Economic sustainability is imminently consistent with the principles of a virtuous organization. One of the greatest contributions of business is the generation of wealth. Wealth raises the standard of living in communities by providing opportunities to create jobs, to sustain livelihoods, and to make resources available to others who share an entrepreneurial spirit. Businesses create and distribute value, and in many cases, the best way to provide that value is to ensure that the organization continues to survive for the intended and reasonably expected life of the purpose it serves. Thus, the virtuous organization is not an anti-profit philosophy.
Milton Friedman’s shareholder primacy theory has been the normative doctrine in business schools and in practice for decades. However, the law does not compel corporations (or the people who run them) to sacrifice any other organizational interests in favor of dividend checks. Corporate law scholar Lynn Stout wrote a compelling argument suggesting that any reference to case law requiring profit maximization was patently false. As even Friedman – famous also for railing against corporate social responsibility – pointed out, shareholders are people. They invest in ideas and philosophies and values as well as opportunities for financial gain.
Ultimately, virtuous organizations don’t exist solely to maximize profit for shareholders. Rather, virtuous organizations seek for economic sustainability, or the ability to financially support the needs and goals of their organization’s mission and purpose for its intended life duration while simultaneously distributing prosperity and value – tangible or intangible – ethically and fairly to all stakeholders. Virtuous organizations create both economic and social value.

Excerpted records:

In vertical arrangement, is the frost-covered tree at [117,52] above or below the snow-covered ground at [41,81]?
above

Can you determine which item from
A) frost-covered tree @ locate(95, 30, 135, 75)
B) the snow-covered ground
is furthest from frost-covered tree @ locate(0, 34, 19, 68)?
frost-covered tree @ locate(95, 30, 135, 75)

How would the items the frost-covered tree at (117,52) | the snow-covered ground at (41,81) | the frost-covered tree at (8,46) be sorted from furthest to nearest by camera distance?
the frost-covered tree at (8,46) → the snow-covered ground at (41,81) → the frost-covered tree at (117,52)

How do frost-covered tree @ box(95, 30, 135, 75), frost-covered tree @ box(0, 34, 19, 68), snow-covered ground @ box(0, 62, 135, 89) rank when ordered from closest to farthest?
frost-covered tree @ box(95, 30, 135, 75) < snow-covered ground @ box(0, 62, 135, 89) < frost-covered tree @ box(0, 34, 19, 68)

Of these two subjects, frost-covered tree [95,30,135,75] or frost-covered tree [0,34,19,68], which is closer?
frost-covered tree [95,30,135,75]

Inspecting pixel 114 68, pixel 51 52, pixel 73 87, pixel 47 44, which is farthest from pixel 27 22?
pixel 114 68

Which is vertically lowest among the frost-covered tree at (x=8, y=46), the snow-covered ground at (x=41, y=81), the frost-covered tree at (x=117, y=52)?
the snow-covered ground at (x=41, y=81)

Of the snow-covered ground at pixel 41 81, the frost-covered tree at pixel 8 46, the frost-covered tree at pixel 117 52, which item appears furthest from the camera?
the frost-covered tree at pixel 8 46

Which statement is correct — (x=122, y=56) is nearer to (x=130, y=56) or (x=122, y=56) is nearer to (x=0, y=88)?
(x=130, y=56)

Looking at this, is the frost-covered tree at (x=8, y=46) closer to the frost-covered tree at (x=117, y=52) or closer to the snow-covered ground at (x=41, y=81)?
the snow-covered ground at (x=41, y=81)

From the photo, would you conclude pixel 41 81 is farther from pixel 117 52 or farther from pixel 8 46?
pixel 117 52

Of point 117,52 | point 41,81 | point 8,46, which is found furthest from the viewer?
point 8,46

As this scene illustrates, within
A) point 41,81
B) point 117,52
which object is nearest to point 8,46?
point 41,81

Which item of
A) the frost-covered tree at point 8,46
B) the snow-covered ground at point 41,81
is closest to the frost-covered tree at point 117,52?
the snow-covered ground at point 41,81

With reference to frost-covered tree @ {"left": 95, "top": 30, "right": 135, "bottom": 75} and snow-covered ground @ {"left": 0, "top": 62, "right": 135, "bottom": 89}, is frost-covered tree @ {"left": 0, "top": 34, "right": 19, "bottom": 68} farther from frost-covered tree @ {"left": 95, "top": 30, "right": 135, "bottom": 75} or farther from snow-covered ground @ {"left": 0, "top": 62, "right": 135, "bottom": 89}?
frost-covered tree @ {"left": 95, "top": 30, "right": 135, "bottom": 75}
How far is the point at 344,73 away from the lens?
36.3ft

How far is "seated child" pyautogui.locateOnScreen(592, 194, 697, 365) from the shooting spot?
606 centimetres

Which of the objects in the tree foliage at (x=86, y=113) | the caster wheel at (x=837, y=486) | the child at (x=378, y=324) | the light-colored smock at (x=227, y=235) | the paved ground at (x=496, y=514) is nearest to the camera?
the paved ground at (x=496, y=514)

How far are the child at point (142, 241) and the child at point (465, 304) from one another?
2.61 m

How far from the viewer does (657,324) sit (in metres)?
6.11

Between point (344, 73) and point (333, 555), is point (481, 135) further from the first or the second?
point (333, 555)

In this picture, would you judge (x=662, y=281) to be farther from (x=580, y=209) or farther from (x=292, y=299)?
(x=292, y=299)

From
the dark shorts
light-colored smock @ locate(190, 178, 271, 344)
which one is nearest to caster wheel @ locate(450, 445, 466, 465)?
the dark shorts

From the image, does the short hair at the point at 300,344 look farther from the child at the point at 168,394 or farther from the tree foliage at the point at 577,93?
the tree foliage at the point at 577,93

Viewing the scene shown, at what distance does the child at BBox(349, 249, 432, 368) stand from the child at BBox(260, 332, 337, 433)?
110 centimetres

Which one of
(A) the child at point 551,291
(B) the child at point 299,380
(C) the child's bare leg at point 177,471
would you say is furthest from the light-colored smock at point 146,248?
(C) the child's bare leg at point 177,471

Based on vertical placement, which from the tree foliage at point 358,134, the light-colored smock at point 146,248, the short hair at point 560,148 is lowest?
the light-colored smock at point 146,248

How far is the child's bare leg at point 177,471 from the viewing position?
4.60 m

==

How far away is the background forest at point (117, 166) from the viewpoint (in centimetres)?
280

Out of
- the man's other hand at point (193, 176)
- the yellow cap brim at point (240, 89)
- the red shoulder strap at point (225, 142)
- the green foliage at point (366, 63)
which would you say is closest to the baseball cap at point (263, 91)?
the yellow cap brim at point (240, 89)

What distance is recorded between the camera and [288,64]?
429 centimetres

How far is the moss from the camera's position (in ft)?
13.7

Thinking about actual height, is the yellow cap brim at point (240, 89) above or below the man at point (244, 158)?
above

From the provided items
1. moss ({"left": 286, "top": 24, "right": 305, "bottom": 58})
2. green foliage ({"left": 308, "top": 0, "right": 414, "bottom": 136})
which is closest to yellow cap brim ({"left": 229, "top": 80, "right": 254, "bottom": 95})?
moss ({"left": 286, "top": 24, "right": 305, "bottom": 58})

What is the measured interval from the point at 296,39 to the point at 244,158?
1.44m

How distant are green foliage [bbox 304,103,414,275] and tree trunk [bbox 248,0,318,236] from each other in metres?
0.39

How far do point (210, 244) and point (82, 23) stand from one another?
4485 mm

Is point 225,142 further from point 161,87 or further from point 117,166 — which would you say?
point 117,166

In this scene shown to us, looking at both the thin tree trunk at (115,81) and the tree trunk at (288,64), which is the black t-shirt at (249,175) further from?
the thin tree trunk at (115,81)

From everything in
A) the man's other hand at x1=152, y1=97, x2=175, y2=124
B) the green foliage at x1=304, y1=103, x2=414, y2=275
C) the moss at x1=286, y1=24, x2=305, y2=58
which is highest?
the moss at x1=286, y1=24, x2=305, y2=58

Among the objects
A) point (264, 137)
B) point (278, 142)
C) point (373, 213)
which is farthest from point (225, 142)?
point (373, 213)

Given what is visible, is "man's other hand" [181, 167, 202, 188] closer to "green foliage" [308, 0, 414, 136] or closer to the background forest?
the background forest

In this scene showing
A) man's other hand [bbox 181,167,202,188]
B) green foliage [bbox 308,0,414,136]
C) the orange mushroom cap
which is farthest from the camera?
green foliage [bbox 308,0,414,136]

Problems and tasks:
**A)** In the passage on economic sustainability, rewrite the part starting at "Ultimately, virtuous organizations" and ending at "and social value.", replacing "stakeholders" with "constituents".
**B)** According to the passage on economic sustainability, who argued that any reference to case law requiring profit maximization was patently false?
**C)** Continue the passage on economic sustainability from the point where it stops.
The entries are separate material and unrelated to the passage on economic sustainability.

Answers to the problems:
**A)**
Ultimately, virtuous organizations don’t exist solely to maximize profit for shareholders. Rather, virtuous organizations seek for economic sustainability, or the ability to financially support the needs and goals of their organization’s mission and purpose for its intended life duration while simultaneously distributing prosperity and value – tangible or intangible – ethically and fairly to all constituents. Virtuous organizations create both economic and social value.

**B)** Corporate law scholar Lynn Stout.

**C)**
There is a relatively large body of research that suggests that investments in social performance also increase financial performance. While the details of the mechanisms behind this phenomenon are still a matter of debate, one thing is clear: customers and investors respond positively to opportunities to involve themselves with businesses that are interested in social value and not just financial value.
This concept suggests that transparency is central to real fiduciary responsibility. So long as investors and consumers know what the company stands for and how it intends to spend their money, the choice of whether or not to invest or purchase – to risk their own capital – belongs to investors and customers themselves. If an investor chooses to allocate their money to a company with a social mission, they may expect a financial return on investment, but they will also expect a social return on investment that will provide them with non-financial personal value.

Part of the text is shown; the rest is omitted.